Montessori Crossword

Sight Word by Photo Touch – Pretty self explanatory. The kids are not entertained for long, but I like that I can have several students playing this at once (with headphones) and I’m still able to identify who is getting them wrong or right. This app is free!

Sight Words by Photo Touch

Classroom Organizer – This app is actually a classroom library organizer. Since I have kids in two buildings checking out books, I had to find an easy way to keep track of who had what. While this isn’t perfect, it’s free.

Classroom Organizer


Does anyone have any favorite apps that they use regularly in their rooms?

ELL Schedule & Daily 5

This year I’m using a modified version of “The Daily 5” to guide my time with my ELL’s.

Daily 5 Book

My reasoning for switching from what I’ve been doing to the Daily 5 stems from some assessments that I did at the end of the year last year. Many of my students are missing skills. But of course, they’re not missing the same information.


In order to help each of them make up what skills they’re lacking, I wanted to be able to do smaller groups. Which lead me to watch what my fellow teachers were doing. There was a grade level who successfully implemented Daily 5 last year, and I was thoroughly impressed with the work their kids were doing.

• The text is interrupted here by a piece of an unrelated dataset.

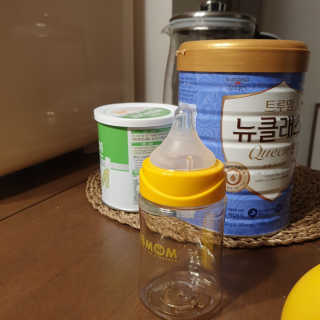 유비맘 PPSU 젖병 노꼭지_200ml_컬러 랜덤 발송 — 5점을 준 리뷰어가 2020년 9월 올린 사용 사진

So, now I’m working on doing a shorter, more focused “Daily 5”.

My kids will be meeting with me for 15 minutes each day, and they will have a choice of centers for the other 15 minutes.


The other activities that students will eventually be doing include:


~ Word Work (spelling activities)

~ Sight Word Activities (Using Fry’s Sight Words List)

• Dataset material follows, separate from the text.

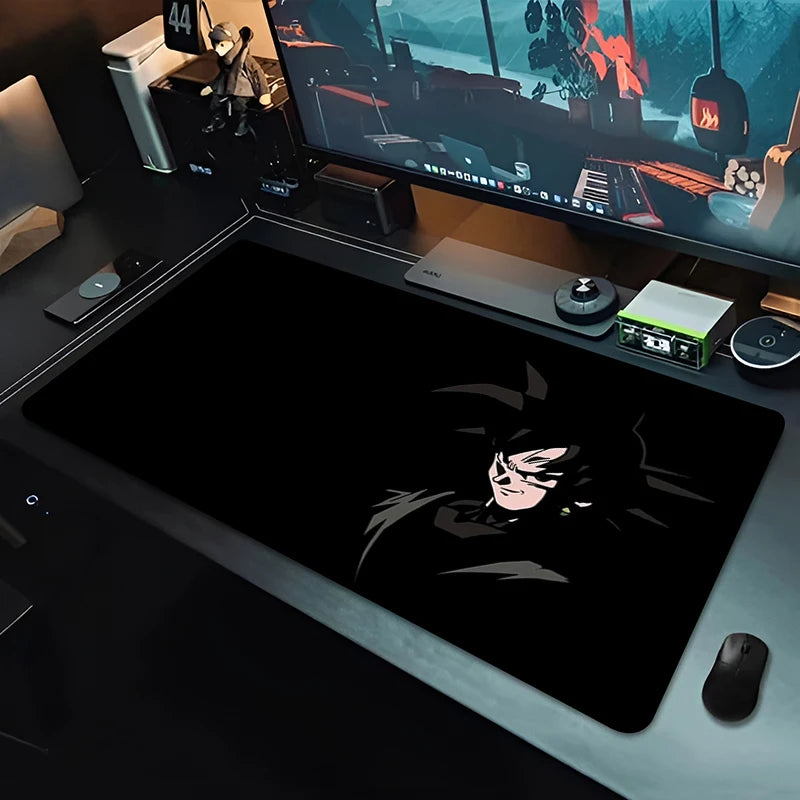 Schwarze Mausmatte Dragon Ball - Silhouette von Goku mit weißem Haar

~ Fluency Activity (students record themselves reading using an iPod, and use this fluency rubric to assess themselves)

~ Writing Station (once we’ve started doing writing mini-lessons, this choice will be added)


I’ll share more examples of specific activities as I introduce them to the kids.

Goals for the Year

Before I get to the goals, I thought it might be good to share a little bit about my ELL program. I work in a small district in a suburb of a large city. I currently work in two different buildings, but I am primarily at one building for 80% of my time. At of the end of last year I worked with students who speak Spanish, Cambodian, Russian, Swahili, and Chuukese.

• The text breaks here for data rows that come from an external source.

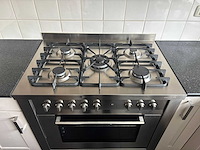 Keuken met apparatuur - afbeelding 9 van  27
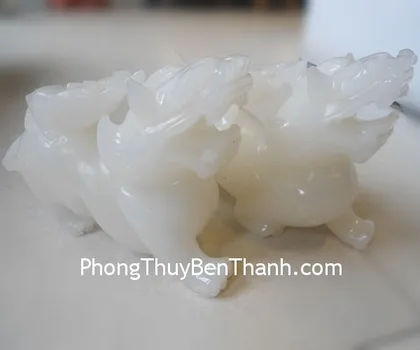 Tỳ hưu bạch ngọc cõng con nhỏ GM005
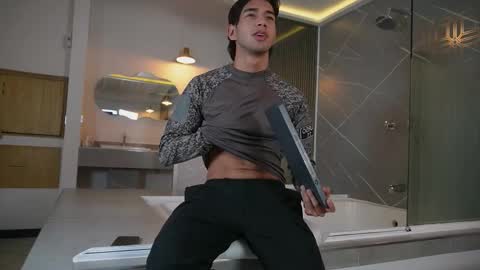 taylorsmiths_ online show from December 2025 03:01:01 AM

I am the only full-time ELL teacher at the elementary level (3 buildings) in my district. There is a part time ELL teacher in the middle school and a part time ELL teacher at the high school.As we transition to a new year, the middle school ELL teacher and I are working on re-working the way that ELL is done in our district. I’ll be sharing a bit about some of the decisions we make along the way.

However, I think it’s always important to improve, so I like to start a new school year with some things I’m working towards.

So without further ado, my Goals for the upcoming school year:

~ Provide something similar to Can-Do Descriptors to classroom teachers. Unfortunately, my state is not part of the WIDA Consortium, so the actual Can-Do Descriptors do not match the assessment that we give to our students. I would like to have this to teachers by September 1.

~ I would like to continue to use Facebook as a communication tool for our ELL families. This includes sharing information, pictures, videos, and student created projects.

~ I would like to hold at least one ELL Family meeting this fall. I would like to discuss the changes happening in my district (we have a new superintendent as well as one of the buildings I’m at has a new principal).

~ I would like to send weekly emails to all classroom teachers with ELL students sharing what we are working on during the pull-out time. I would also like to share teaching tips for specific students and situations.

~ I would like to continue to work on administering assessments in a timely manner. It should not take me 6 weeks to get all of the state assessments done, especially when this means I am not providing services.

~ I would like to re-assess ALL students at the beginning of the year in all four domains. My district only requires us to re-assess students who are new to the district, or who might be ready to test out of ELL services.

~ I would like to move from teaching my states ELL standards to the new Common Core Standards.

Do you have any goals for the upcoming school year?